Similarly, Victoria Baxter, a senior client partner in ESG and sustainability solutions at Korn Ferry, suggested that it’s all about people, not surprising coming from a global organizational consulting firm. She offered people-related questions that might reside under each of my five questions. For example, under "What does it know?" the relevant questions might be:
- Who is tracking this? And how far across the business does this responsibility span?
- Who — how many, what function — owns the analysis?
- Does the board request or is given this information on a regular basis?
Shortcuts and big shifts
Other readers pointed to their own assessment tools as shortcuts to gauging a company’s "goodness."
Nicolas Sauviat, a research analyst at the Amsterdam-based World Benchmarking Alliance, offered that his organization’s draft Nature Benchmark, released earlier this month, "establishes some expectation of a company’s commitments and performance."
Lucy Rodriguez-Laranjo, managing director at a London-based record label, whose LinkedIn profile says she is "passionate about environment and sustainability," was succinct: "Just become a B Corp for a start. Not to do so belies a lack of commitment to what is an ongoing process of improvement."
At the end of the day, it’s still all about data, wrote Joel Obstfeld, a "distinguished engineer" who is "part of an internal innovation group within Cisco, working on sustainability and exploring IT solutions for green improvements."
Obstfeld has been exploring whether companies are prepared to exchange information, whether vendors are able to get verifiable information from their suppliers, and whether manufacturers have the capacity to track products throughout their life cycle.

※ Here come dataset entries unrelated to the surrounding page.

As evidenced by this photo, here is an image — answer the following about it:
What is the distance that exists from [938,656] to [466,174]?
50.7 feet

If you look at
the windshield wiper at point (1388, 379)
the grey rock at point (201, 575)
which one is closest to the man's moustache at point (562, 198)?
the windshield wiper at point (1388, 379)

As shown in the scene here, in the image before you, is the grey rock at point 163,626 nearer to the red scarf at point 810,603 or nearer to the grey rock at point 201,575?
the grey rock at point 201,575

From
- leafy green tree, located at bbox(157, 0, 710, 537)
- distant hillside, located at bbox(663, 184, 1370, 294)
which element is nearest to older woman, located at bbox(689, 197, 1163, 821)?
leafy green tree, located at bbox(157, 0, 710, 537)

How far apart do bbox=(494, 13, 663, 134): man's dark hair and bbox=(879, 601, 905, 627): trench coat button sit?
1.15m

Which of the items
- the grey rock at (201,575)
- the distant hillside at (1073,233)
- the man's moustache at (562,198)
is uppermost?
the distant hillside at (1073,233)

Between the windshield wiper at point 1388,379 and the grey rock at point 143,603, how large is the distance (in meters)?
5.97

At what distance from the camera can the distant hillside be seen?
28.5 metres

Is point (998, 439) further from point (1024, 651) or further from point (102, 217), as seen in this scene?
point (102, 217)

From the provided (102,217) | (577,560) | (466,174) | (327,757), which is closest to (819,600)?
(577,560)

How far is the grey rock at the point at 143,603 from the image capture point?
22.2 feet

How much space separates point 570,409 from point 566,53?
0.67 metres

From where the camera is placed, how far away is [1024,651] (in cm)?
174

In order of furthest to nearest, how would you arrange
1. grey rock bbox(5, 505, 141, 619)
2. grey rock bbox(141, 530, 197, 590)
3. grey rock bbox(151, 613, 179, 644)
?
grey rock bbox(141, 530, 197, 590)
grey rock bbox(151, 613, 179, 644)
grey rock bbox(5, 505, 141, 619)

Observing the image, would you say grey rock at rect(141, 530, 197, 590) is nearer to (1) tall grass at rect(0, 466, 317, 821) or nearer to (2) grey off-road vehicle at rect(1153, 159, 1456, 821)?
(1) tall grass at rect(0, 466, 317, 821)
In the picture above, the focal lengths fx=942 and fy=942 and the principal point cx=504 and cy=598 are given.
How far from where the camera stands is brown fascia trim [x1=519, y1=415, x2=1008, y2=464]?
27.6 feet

At the same time, he wondered "whether it’s less about intercompany data and more about ‘what you are actually doing’ (intra-company data). Could it be that it’s more important for business and industry to each be making their own improvements across the board (using data internally) than spending efforts (for which the financial return may be little or none) on sharing data (inter-company)?"
He acknowledged that this idea may roil auditing firms that have a vested interest in preparing and presenting ESG data for their clients.

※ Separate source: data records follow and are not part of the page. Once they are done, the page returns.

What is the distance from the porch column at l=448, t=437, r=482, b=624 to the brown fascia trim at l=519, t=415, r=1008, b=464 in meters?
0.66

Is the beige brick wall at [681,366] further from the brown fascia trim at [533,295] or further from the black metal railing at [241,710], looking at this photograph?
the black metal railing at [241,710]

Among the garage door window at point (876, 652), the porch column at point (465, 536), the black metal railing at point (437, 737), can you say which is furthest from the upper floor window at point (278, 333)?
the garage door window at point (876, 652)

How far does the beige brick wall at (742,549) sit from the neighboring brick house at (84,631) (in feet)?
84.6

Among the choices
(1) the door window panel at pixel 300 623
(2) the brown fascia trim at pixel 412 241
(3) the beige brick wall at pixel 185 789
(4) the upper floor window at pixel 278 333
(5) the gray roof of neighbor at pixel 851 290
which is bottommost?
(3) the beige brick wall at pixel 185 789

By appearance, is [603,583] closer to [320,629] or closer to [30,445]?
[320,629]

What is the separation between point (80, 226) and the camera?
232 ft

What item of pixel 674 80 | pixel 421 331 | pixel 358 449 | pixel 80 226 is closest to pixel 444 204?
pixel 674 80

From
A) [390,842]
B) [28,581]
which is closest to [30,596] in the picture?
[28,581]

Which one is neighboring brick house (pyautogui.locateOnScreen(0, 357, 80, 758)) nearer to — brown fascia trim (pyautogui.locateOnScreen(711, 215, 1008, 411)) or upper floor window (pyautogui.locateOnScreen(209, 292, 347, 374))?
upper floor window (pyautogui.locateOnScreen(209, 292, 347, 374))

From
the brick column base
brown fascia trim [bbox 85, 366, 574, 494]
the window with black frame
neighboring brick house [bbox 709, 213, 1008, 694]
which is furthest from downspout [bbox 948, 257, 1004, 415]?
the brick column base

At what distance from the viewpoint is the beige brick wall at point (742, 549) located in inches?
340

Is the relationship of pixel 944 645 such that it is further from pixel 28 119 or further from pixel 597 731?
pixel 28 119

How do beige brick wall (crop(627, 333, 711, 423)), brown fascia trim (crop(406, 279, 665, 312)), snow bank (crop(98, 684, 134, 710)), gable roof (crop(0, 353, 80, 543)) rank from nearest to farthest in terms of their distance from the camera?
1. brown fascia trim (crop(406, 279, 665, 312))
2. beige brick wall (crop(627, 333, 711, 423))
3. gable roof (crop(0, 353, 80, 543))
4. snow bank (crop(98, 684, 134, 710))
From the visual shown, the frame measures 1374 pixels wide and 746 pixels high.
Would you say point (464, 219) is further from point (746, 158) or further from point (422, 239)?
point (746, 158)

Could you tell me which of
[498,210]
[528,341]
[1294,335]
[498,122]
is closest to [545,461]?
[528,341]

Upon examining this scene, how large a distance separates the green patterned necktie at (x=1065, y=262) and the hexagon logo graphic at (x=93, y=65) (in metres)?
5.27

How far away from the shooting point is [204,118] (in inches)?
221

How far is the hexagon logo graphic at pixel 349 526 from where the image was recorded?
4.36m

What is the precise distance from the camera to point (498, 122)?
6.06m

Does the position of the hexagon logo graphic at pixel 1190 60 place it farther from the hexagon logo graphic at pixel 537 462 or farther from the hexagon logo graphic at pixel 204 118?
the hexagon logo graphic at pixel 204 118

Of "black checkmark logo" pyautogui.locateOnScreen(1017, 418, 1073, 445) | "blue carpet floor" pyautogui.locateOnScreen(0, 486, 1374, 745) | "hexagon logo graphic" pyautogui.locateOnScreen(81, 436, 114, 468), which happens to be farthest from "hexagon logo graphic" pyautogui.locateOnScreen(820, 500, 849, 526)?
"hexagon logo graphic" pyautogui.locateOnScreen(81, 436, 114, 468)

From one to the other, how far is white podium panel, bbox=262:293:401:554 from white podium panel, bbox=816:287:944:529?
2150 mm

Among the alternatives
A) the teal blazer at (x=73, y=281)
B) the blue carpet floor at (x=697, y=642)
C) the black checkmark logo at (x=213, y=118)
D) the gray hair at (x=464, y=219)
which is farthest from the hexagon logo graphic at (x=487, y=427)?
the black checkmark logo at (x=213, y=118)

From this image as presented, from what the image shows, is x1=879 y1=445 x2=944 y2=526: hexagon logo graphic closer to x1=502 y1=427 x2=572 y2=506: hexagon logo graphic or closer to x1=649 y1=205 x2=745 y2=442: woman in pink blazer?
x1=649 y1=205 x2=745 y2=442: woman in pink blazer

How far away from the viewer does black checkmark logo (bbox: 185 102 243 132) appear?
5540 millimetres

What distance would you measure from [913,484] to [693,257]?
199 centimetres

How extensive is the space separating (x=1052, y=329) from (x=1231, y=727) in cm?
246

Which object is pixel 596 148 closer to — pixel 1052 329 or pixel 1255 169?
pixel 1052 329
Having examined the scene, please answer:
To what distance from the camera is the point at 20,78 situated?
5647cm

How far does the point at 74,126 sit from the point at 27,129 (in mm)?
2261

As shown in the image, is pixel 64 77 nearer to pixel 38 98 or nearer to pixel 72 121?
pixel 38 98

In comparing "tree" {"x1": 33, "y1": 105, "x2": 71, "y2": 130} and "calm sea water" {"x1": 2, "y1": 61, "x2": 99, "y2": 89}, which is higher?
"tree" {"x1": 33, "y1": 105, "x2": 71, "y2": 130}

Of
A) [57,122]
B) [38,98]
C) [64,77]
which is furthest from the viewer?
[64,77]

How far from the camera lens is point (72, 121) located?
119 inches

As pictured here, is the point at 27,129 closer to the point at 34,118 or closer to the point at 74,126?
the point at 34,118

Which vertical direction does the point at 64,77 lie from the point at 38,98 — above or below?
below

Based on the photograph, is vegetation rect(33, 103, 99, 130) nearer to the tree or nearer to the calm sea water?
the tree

And then there are the three big shifts that Paul Polman, former Unilever CEO and now a C-suite whisperer on sustainability issues, said companies need to take during our recent plenary conversation at GreenBiz 22, as my colleague Elsa Wenzel reported: thinking beyond net zero; pursuing system change; and becoming "collectively courageous."
Polman, to his credit, has set a high bar for companies, an imperative given the realities of the climate crisis and other challenges.
Still, we need a way to assess the non-leaders — that is, roughly 99.9 percent of global business — without necessarily having to parse reams of facts and figures, let alone compare such data with that of other companies. That was the principal goal of my five-question exercise. We need high bars, to be sure, but also durable flooring that supports an acceptable baseline of behavior.
Thanks for all your thoughtful responses. Keep ‘em coming. Clearly, this is a conversation that is just getting going.